Add the sugar, 2 cups of milk, water & ground Mexican chocolate which has been finely ground. (see below) Put cover onto the pressure cooker, keep at medium heat.
Pressure cook for 8 minutes at 15 p.s.i. Don't begin timing the 8 minutes until the cooker is fully up to pressure and constantly emitting a gentle stream of steam. Please check Pressure cooker directions & or refer to Pressure Cooker Safety
In a small bowl mix 1 egg with 1/4 cup whole milk and 1 t vanilla.
Temper egg mixture by adding a bit of the hot rice mixture and stirring. Repeat several times at least. Then mix the egg mixture into the pot and cook (uncovered) until it just begins to bubble a bit.
Stir the orange zest into the mixture. Add the melted Hershey's baking chocolate and stir until well blended. Allow the mixture to cool for 10 minutes, stirring occasionally.
Spoon the rice pudding into serving bowls. This is delicious served warm or cover and refrigerate for 2 1/2 to 3 hours and up to 1 day ahead. Maybe garnished with whipped cream or fresh orange zest.
I actually use a coffee grinder to grind my Mexican chocolate into a fine powder for this Rice Pudding.
**Break 1/2 of the hard round Mexican chocolate & break apart with a large knife, then put into food processor/grinder & blend the chocolate into a fine powder. This type of Mexican Chocolate is found in a octagonal or round cardboard box in Latin grocery stores. It is hard & comes in individual round cakes.
Surely everyone has a favorite restaurant they order French Onion at or a much loved recipe but even this soup can be improved upon in the Pressure Cooker. This French Onion soup has Fresh Ginger & Herbes de Provence, Pressure cooking cuts work & time down to less than 30 minutes for a bowl of one of our family favorite soups.
Pressure Cooked French Onion Soup
2 tablespoons olive oil
6 cups thinly sliced Spanish Onions
2 cloves garlic, sliced very thin
1 teaspoon Herbes de Provence
1 teaspoon fresh grated Ginger
1/2 cup dry sherry
5 cups beef stock or broth
sea salt and black pepper to taste
1 cup grated Gruyere or Swiss cheese
Sliced Baguette rounds toasted, 2 per bowl
Heat 2 tablespoons olive oil in the pressure cooker over medium-high heat. Add the onions and garlic. Saute for 5 minutes. Add herbes de provence, ginger, dry sherry, and 2 cups of stock.

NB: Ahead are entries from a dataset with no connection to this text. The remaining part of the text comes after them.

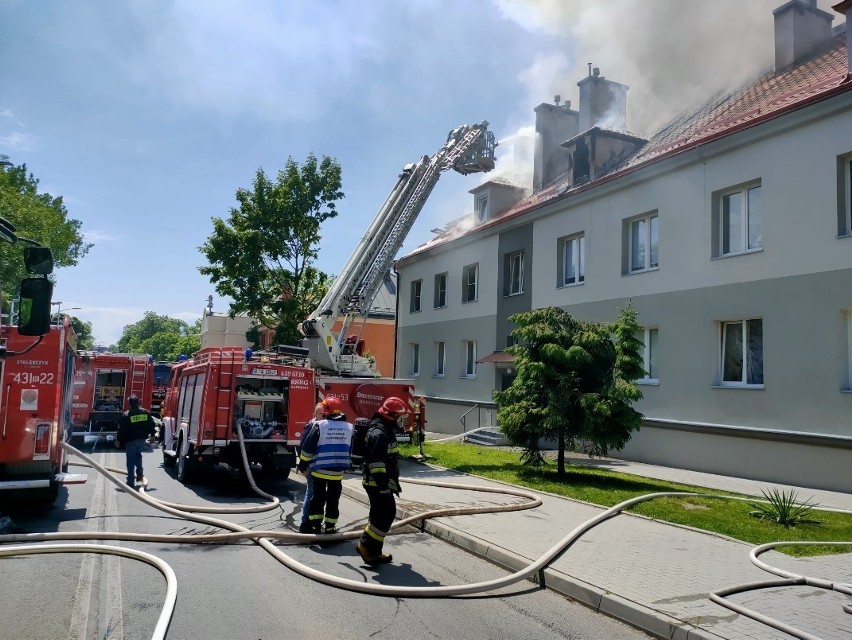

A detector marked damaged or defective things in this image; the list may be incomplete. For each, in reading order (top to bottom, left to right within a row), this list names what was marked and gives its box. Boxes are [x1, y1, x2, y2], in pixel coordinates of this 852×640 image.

damaged roof [402, 30, 852, 262]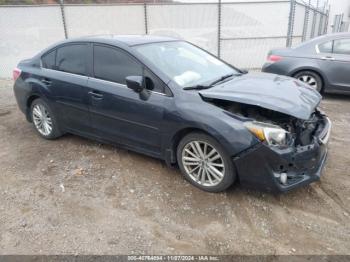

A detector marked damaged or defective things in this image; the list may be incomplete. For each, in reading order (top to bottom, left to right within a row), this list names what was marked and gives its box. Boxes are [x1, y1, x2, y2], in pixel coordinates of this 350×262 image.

crumpled hood [200, 72, 322, 119]
broken headlight [243, 121, 290, 146]
front end damage [211, 99, 330, 192]
damaged bumper [232, 116, 330, 192]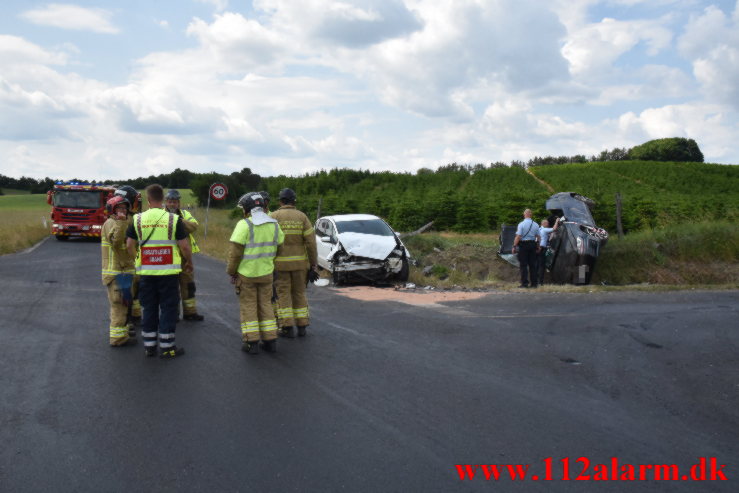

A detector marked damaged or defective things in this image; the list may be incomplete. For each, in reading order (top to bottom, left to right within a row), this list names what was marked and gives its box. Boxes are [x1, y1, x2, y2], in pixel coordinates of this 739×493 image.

damaged white car [316, 212, 414, 284]
overturned dark car [500, 192, 608, 284]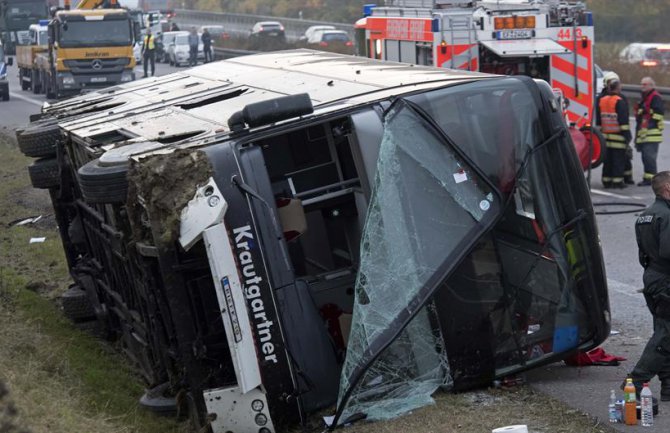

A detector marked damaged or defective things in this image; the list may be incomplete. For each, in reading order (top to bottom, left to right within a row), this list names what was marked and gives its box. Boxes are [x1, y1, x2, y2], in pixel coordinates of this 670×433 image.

overturned bus [18, 49, 612, 428]
shattered windshield [338, 98, 502, 422]
broken glass [338, 98, 502, 422]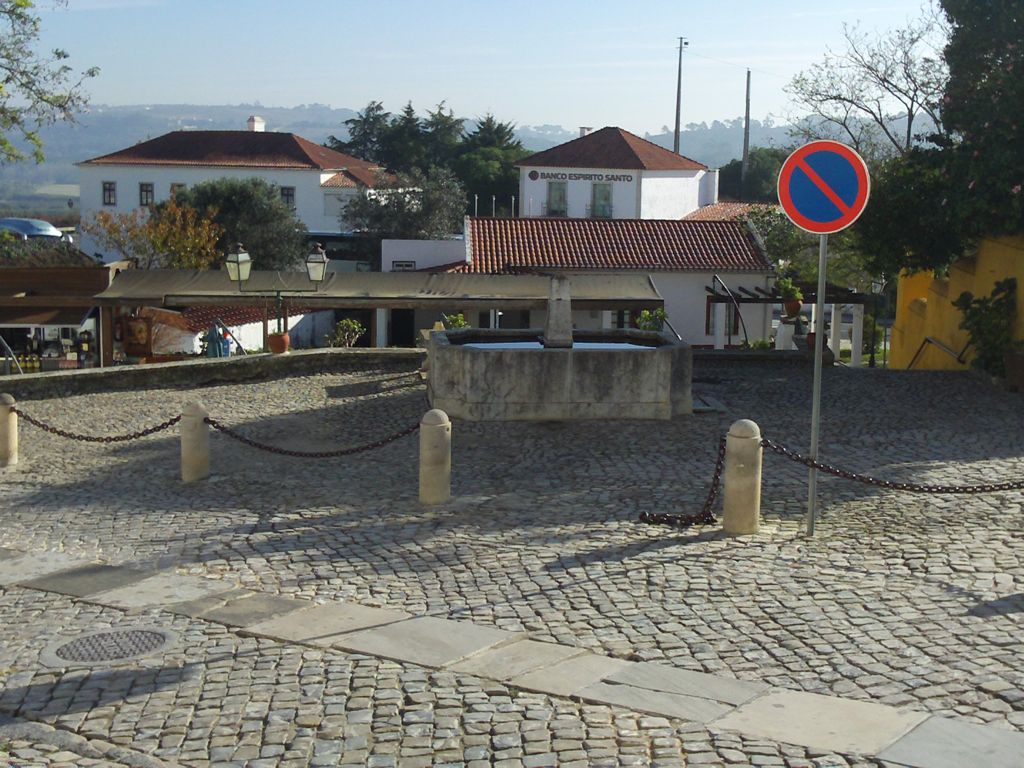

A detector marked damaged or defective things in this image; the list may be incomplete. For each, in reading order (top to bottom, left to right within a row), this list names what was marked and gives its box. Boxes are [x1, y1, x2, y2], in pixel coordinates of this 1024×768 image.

rusty chain [11, 409, 182, 444]
rusty chain [203, 417, 419, 460]
rusty chain [634, 438, 724, 528]
rusty chain [761, 442, 1024, 495]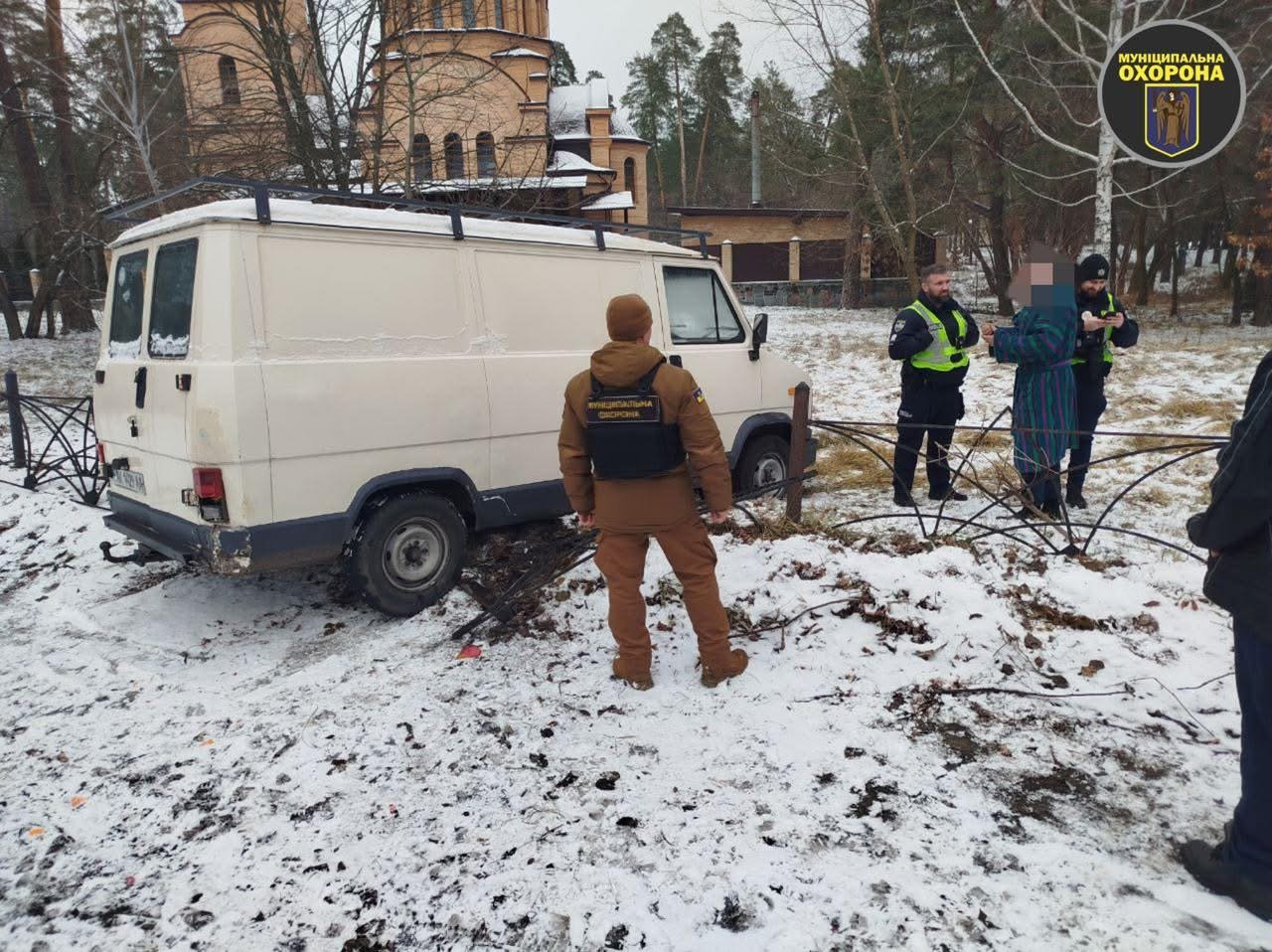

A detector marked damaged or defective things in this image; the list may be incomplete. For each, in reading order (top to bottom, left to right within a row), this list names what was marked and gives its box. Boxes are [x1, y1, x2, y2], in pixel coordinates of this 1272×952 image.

Cover and bring to high pressure over high heat. Lower the heat to stabilize the pressure. Cook for 6 minutes. Remove from the heat. Let the pressure release or drop by using the quick release method. Make certain you review Pressure Cooker Safety methods before cooking with a pressure cooker
Unlock and remove the pressure cooker cover.
Add the remaining 3 cups of stock and bring to a simmer. Season with sea salt and black pepper.
Ladle the soup into heatproof bowls. Float 2 baguette rounds on top of soup and sprinkle with the grated cheese.
For anyone new or newly returning to Pressure Cooking I recommend Gina Steer's "The Pressure Cooker Cookbook", very good selection of recipes & techniques.